Start of PASSAGE GIVEN

You would also need to live in a home for three years or more to break even on comparable rent in Baltimore, Boston, New York, San Jose, San Diego and Los Angeles, according to the report.
But Cleveland, San Antonio, Kansas City, Houston, Atlanta, Detroit, and Indianapolis — along with Dallas — are cities where the break-even period is 1.5 years or less.
However, home affordability may be slipping away within the next 2 years
But two years is also a benchmark for another important home buying timeline. In an analysis of national price appreciation and household income, Black Knight Financial Services finds home affordability to currently be favorable by historical standards, but headed in the wrong direction within the next couple of years.
Today, 21% of median income is required to purchase a median-priced home with a 30-year fixed-rate mortgage. That’s down from 33% in 2006 and still below the average of 26% in the “stable years before the housing bubble,” the research firm says.
However, considering the current rate of home price appreciation, combined with a half-point (0.5%) annual increase in mortgage interest rates, the near-term forecast is not so optimistic.
“We see that in two years home affordability will be pushing the upper bounds of that pre-bubble average,” says Black Knight senior vice president Ben Graboske. “At the state level under that same scenario, eight states would be less affordable than 2000-2002 levels within 12 months and 22 states would be within 24 months.”
The firm says both Hawaii and Washington, D.C., are already less affordable than they were during the pre-bubble real estate market.
If home prices and interest rates continue to rise at the same pace, nationally, the average monthly payment on the median home will rise by $114 within 12 months and would be $240 more per month in 24 months.

End of PASSAGE GIVEN
Start of DATASET RECORDS

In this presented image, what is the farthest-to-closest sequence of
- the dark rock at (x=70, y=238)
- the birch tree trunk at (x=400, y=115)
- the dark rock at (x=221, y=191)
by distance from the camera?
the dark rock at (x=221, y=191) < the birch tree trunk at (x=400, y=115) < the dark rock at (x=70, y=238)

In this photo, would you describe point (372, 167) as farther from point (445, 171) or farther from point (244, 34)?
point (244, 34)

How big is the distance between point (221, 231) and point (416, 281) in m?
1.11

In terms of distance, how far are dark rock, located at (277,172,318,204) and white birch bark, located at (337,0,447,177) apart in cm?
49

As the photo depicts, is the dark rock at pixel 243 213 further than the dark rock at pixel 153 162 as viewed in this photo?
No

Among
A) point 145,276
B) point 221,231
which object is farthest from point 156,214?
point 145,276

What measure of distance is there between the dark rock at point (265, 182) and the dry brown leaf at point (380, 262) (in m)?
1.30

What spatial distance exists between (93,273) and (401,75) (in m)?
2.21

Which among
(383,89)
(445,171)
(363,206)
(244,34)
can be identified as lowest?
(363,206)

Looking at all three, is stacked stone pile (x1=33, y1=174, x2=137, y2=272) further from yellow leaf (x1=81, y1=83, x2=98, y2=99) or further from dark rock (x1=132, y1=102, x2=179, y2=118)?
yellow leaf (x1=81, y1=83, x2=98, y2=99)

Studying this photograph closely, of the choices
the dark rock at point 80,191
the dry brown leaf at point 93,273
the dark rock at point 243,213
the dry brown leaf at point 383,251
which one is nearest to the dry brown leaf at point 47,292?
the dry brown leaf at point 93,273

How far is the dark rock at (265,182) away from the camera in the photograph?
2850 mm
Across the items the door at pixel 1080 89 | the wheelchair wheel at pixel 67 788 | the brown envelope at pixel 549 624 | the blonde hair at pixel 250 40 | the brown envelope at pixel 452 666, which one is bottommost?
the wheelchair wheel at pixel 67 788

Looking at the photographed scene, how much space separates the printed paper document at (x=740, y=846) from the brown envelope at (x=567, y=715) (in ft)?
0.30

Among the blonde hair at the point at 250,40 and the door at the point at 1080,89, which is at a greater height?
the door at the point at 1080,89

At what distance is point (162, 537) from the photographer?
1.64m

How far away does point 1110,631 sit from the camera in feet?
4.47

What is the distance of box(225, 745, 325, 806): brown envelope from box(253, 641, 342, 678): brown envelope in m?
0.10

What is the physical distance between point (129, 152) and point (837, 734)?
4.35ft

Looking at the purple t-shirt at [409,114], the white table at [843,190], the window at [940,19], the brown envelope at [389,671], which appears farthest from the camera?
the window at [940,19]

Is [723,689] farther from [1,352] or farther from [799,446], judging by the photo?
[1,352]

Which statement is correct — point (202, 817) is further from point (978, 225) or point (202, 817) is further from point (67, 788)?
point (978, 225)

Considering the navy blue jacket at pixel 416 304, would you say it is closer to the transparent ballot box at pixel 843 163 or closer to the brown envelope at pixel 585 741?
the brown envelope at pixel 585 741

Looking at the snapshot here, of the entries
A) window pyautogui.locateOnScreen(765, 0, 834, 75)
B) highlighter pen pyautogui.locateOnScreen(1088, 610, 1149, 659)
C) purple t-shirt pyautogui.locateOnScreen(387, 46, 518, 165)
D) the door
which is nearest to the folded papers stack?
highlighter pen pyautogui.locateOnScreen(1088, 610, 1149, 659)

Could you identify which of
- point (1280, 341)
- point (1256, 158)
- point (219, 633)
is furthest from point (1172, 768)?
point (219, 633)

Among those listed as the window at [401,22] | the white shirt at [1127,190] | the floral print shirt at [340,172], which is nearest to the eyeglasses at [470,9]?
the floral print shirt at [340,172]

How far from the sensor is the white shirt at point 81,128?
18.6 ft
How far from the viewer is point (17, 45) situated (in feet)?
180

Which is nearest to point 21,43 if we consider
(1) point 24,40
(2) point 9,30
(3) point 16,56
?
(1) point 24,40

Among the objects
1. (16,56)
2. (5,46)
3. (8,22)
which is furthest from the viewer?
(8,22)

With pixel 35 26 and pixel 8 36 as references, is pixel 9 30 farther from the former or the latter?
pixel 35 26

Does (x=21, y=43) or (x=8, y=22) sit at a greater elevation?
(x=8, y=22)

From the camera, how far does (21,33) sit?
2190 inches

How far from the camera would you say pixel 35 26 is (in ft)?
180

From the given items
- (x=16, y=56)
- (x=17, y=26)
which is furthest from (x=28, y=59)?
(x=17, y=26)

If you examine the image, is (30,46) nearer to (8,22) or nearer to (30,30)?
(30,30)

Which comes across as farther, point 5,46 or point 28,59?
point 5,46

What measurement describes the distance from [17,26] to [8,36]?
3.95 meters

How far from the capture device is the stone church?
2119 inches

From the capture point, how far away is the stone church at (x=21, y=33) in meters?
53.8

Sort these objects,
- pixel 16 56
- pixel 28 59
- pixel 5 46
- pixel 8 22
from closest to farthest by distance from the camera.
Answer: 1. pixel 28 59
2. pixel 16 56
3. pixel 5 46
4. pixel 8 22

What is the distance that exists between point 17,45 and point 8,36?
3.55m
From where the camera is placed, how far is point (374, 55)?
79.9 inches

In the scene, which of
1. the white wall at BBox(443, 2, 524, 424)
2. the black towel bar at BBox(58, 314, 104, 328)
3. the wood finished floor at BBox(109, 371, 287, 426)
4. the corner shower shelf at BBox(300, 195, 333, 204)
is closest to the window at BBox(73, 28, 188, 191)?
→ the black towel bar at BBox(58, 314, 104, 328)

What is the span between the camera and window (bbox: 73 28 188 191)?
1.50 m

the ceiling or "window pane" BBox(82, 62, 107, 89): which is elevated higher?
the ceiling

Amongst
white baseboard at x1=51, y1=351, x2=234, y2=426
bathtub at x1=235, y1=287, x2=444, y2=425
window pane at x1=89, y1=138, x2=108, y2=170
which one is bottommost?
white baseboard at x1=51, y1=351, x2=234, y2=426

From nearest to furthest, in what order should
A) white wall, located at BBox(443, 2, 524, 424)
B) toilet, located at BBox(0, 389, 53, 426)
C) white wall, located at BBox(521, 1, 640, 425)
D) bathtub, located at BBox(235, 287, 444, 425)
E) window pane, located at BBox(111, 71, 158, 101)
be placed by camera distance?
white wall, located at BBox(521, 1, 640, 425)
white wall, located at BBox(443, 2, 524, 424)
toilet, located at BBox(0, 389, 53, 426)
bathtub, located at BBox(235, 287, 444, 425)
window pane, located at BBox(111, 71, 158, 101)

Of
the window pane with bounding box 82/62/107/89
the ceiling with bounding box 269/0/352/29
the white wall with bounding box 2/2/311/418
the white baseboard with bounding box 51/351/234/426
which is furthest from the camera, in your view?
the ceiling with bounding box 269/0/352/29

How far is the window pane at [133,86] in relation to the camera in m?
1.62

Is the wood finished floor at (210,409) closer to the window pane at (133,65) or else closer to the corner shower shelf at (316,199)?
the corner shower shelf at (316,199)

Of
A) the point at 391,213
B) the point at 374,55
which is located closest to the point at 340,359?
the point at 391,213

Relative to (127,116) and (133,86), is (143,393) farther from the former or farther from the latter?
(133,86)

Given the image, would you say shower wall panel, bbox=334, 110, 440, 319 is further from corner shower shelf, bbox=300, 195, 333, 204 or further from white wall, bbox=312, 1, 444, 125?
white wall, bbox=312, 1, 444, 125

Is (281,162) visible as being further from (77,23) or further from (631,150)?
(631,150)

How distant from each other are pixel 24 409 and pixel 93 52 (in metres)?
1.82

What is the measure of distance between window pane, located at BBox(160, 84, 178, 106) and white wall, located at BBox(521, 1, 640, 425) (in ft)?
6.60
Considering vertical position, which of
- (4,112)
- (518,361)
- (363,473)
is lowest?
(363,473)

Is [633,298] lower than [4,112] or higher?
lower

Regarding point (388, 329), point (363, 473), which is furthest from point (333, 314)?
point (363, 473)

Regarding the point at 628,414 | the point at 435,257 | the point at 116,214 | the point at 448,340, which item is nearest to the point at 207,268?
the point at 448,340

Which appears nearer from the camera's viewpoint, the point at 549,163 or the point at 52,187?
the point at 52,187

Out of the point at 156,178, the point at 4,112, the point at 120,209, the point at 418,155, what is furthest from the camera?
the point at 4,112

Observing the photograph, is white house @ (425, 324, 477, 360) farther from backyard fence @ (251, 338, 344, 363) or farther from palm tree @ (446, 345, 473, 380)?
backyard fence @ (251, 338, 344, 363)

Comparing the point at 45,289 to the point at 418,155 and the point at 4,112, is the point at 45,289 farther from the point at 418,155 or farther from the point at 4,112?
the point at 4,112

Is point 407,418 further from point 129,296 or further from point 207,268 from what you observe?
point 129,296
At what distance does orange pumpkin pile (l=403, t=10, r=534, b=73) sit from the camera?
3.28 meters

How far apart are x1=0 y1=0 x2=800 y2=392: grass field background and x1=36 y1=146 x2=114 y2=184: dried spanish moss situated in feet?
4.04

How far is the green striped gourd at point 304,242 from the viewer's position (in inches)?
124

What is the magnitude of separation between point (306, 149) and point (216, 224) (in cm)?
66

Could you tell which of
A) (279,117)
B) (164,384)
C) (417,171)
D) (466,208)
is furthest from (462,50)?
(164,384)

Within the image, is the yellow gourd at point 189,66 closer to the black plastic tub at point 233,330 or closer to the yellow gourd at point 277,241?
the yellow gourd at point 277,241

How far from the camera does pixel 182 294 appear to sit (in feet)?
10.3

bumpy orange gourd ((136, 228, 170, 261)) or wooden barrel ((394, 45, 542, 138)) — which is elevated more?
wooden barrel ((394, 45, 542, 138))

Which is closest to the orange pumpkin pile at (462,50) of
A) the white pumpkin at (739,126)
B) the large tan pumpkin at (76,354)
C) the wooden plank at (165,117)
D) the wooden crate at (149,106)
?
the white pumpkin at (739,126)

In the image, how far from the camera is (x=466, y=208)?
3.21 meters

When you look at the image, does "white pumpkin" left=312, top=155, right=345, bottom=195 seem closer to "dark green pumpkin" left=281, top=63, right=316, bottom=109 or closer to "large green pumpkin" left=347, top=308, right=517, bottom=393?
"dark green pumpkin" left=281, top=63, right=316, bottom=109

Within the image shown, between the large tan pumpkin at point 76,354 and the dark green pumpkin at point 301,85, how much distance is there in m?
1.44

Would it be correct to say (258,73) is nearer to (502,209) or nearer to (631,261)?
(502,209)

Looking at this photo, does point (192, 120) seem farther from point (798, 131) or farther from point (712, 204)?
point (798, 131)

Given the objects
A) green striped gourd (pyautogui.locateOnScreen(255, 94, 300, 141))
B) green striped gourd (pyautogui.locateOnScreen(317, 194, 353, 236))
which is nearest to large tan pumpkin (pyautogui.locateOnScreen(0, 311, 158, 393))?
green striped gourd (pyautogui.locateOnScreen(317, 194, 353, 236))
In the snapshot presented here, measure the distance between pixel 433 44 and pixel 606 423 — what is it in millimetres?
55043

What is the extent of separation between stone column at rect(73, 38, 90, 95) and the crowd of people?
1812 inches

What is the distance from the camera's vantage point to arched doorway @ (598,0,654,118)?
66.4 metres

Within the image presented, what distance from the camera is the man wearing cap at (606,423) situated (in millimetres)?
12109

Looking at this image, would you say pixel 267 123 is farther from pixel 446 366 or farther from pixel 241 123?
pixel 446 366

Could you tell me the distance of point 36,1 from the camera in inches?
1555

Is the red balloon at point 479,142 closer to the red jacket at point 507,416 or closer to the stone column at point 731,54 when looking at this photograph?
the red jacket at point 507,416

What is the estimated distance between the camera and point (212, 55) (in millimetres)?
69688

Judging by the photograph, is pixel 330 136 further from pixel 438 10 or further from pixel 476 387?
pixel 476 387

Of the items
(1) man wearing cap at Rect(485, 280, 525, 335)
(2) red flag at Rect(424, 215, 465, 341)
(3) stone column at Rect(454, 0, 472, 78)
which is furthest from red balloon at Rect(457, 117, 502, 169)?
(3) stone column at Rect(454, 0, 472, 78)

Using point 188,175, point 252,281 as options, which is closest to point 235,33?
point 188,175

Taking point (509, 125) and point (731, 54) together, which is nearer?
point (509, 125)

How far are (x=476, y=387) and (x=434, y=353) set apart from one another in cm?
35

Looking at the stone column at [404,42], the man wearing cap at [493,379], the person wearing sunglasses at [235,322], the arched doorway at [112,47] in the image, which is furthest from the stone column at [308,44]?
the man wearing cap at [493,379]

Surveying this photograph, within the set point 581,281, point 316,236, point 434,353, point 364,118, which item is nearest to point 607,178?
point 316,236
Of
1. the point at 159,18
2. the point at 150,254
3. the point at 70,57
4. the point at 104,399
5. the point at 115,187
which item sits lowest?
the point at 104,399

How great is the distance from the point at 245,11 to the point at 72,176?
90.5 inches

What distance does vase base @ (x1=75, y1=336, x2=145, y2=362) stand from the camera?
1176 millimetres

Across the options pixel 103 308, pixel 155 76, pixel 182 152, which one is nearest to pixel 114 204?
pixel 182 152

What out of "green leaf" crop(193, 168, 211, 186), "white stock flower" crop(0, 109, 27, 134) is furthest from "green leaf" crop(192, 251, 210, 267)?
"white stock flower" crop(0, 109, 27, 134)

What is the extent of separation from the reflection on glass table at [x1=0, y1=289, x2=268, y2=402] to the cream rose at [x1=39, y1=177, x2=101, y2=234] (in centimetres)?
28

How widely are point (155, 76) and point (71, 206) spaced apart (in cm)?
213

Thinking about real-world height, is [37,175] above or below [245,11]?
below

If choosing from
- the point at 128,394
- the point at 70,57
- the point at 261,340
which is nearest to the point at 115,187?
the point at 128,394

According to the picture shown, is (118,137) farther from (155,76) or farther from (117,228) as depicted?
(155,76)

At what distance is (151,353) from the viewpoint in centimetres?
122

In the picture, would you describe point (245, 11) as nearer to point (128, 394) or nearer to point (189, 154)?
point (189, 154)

End of DATASET RECORDS

» **WRITTEN TASK 1**
Update the home affordability passage between "However, considering the" and "real estate market.", inclusive, so that "pre-bubble" becomes "pre-crash", and write out that stretch in full.
» **WRITTEN TASK 2**
According to the home affordability passage, what share of median income was required in 2006 to purchase a median-priced home with a 30-year fixed-rate mortgage?

» **CORRECT OUTPUT 1**
However, considering the current rate of home price appreciation, combined with a half-point (0.5%) annual increase in mortgage interest rates, the near-term forecast is not so optimistic.
“We see that in two years home affordability will be pushing the upper bounds of that pre-crash average,” says Black Knight senior vice president Ben Graboske. “At the state level under that same scenario, eight states would be less affordable than 2000-2002 levels within 12 months and 22 states would be within 24 months.”
The firm says both Hawaii and Washington, D.C., are already less affordable than they were during the pre-crash real estate market.

» **CORRECT OUTPUT 2**
33%